A inauguração do PAM está atrasada porque a empresa que venceu a licitação ainda não instalou os monitores nos aparelhos do setor. Porém, Rodrigo garantiu que a obra fica pronta até o fim do mês e, caso os equipamentos não sejam instalados, ele levará a questão na Justiça para adquirir os materiais de outra empresa. O PAM somará 48 novos leitos para o HR.

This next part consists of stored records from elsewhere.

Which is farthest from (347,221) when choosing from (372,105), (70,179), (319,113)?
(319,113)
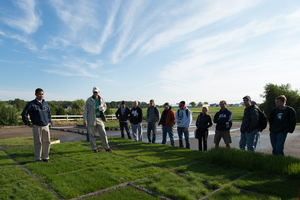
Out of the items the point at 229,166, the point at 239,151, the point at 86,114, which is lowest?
the point at 229,166

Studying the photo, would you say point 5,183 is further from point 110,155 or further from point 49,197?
point 110,155

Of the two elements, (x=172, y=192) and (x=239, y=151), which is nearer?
(x=172, y=192)

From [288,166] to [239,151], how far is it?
1.16 m

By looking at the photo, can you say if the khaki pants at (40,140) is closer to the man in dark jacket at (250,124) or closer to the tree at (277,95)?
the man in dark jacket at (250,124)

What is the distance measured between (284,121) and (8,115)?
2447 cm

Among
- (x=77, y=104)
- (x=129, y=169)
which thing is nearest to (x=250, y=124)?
(x=129, y=169)

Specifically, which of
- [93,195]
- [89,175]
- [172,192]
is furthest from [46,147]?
[172,192]

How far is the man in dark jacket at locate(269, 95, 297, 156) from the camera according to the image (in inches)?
200

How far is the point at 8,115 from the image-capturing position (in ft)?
66.7

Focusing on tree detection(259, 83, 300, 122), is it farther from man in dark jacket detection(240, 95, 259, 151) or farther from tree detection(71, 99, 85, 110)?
man in dark jacket detection(240, 95, 259, 151)

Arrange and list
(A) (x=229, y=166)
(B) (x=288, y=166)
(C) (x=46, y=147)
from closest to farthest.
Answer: (B) (x=288, y=166), (A) (x=229, y=166), (C) (x=46, y=147)

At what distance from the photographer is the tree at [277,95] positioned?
42688mm

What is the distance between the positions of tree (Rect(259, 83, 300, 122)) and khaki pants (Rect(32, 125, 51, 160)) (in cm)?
4757

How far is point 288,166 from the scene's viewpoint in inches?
158
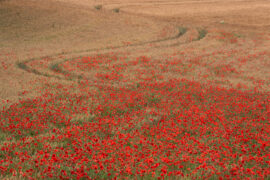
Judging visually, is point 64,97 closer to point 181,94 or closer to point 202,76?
point 181,94

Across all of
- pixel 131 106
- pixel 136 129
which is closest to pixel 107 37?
pixel 131 106

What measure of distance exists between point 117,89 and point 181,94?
314 cm

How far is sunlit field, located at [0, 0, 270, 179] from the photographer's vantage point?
26.5ft

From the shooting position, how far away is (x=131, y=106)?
1363 centimetres

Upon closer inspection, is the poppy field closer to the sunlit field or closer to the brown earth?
the sunlit field

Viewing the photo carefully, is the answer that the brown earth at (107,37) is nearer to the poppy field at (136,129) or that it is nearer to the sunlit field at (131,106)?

Os parlamentares receberam reclamações da falta de médicos na ala de oncologia infantil, mas o direto do HR explicou que 51 profissionais de saúde de diversos setores já foram convocados e que devem começar a trabalhar no local nos próximos dias. Eles detectaram também a falta de um setor de almoxarifado no hospital.

CPI da Saúde em MS

A CPI foi criada no dia 23 de maio deste ano para apurar irregularidades nos repasses de recursos do SUS para as unidades hospitalares de Campo Grande, Corumbá, Paranaíba, Dourados, Três Lagoas, Jardim, Coxim, Aquidauana, Nova Andradina, Ponta Porã e Naviraí, nos últimos cinco anos. A comissão é composta pelos deputados Amarildo Cruz (PT), Lauro Davi (PSB), Junior Mochi (PMDB), Eduardo Rocha (PMDB) e Onevan de Matos (PSDB).

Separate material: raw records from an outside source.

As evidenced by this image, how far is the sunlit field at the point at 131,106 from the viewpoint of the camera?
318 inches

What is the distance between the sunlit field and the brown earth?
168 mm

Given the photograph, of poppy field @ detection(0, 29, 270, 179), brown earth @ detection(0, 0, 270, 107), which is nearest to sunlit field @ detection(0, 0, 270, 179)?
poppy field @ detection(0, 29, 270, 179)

Já foram ouvidos a ex-secretária estadual de Saúde, Beatriz Dobashi, o secretário municipal de Saúde de Campo Grande, Ivandro Fonseca, o presidente da Santa Casa da Capital, Wilson Teslenco, os ex-diretores do Hospital Universitário, José Carlos Dorsa, o do Hospital Regional de Campo Grande, Ronaldo Perches Queiroz,o ex-secretário municipal de saúde da capital, Leandro Mazina, o presidente do Conselho Regional de Medicina do Estado de Mato Grosso do Sul, Luís Henrique Mascarenhas Moreira, e os médicos Os médicos Adalberto Siufi e Cláudio Wanderley Saab, ex-diretor do Hospital do Câncer e o atual diretor-geral do Hospital Universitário, respectivamente.

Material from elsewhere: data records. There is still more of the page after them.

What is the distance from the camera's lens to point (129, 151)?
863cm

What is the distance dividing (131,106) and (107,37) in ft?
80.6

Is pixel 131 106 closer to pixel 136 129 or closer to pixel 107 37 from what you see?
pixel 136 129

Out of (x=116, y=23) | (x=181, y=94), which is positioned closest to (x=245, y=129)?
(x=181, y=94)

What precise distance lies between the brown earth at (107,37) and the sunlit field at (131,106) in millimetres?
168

Também prestaram depoimentos, os ex-integrantes da Junta Interventora da Santa Casa de Campo Grande, Antonio Lastória, Nilo Sérgio Laureano Leme e Issan Moussa, o diretor-presidente do Hospital do Câncer, Carlos Alberto Moraes Coimbra, o ex-presidente do Conselho Estadual de Saúde, Florêncio Garcia, o diretor-presidente do Instituto Municipal de Tecnologia da Informação da Prefeitura de Campo Grande, Luiz Alberto de Oliveira Azevedo, e o ex-responsável pela pasta, João Mitumassa Yamaura, além de gestores e conselheiros municipais de saúde nas cidades de Dourados, Coxim, Aquidauana, Jardim, Paranaíba, Três Lagoas, Naviraí, Nova Andradina, Ponta Porã e Corumbá.